Acordei meio atordoada, mas feliz por estar ouvindo aquela vozinha. Olhei só pra ela e nem percebi que tinha mais alguém lá.
- Princesaaaa! Saudades dessa vozinha gostosa - fiz bico e ela veio me beijar, nessa hora escutei um barulho que denunciou a presença de Luan.
- Desculpa, eu não quis atrapalhar, estava tão bonitinho.
- Eu não tinha te visto - falei envergonhada.
- Tá com fome? - mostrando abandeja.
- Nossa, acho que nunca ganhei café na cama.
- É um nicpic, mamãe.
- Ãh? ... ah! Piquenique, você quis dizer.
- Sim.
Olhei pra Luan e ele estava segurando o riso.
- Coloca aqui.
Me sentei na cama pra que ele colocasse a bandeja lá também.

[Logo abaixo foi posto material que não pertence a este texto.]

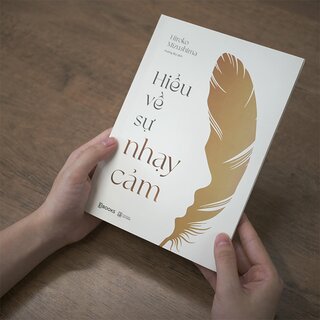 Hiểu Về Sự Nhạy Cảm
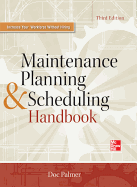 Maintenance Planning and Scheduling Handbook 3/E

Comemos sem falar muita coisa, deixamos Nick por conta das histórias,ela queria me falar tudo o que tinha acontecido quando estive fora. Era nítida a felicidade dela por estar ali com os pais juntos e mais ninguém.
- Você disse que estava com fome mocinha e não tá comendo nada.
- Coma um pouquinho que vai ter muito tempo pra você me falar tudo.
- Papai a mamãe vai pra casa com agente, né?
Luan olha pra mim sem saber o que dizer, mas querendo que eu disse não pra Nick.
- Assim amor, a mamãe vai morar pertinho do papai.
- Já tem pra onde ir? – Luan fala surpreso.
- Ainda não. Vou ficar em um hotel, até arrumar uma casa em São Paulo. Não quero separar você da Nick.
- Nem vai.
Nos encaramos mais uma vez sabendo que aquela conversa ia ser difícil.
- Num é hora de falar sobre isso – falo antes que comece uma briga na frente dela.
- O papai vai se mudar e na casanova cabe você, né papai?
- Num é bem assim amor.
Achei tão lindo a forma que ele falava com ela, olhava para os olhinhos dela com muita atenção e amor.
- Fica aqui comendo com a mamãe,eu tenho umas coisas pra resolver.
Eu sabia que essas coisas era Ana.
- Ah princesa, a gente vai embora hoje.
- Vou apresentar a mamãe pra titia Bubu, pra vovó e pro vovô e pro Puff. Mamãe eu posso ter um cachorro?
- Deixa eu ver se você já tá grandona?
- Tô sim, tô sim, eu sei cuidar de cachorro, né papai?
Tudo me admirava, como ela tinha crescido e estava mais que nunca entendida de tudo.
- Então a gente pode pensar no assunto.
Luan não gostou da conversa porque deu a entender que Nick queria morar comigo, mas ele precisava ir e falar com Ana.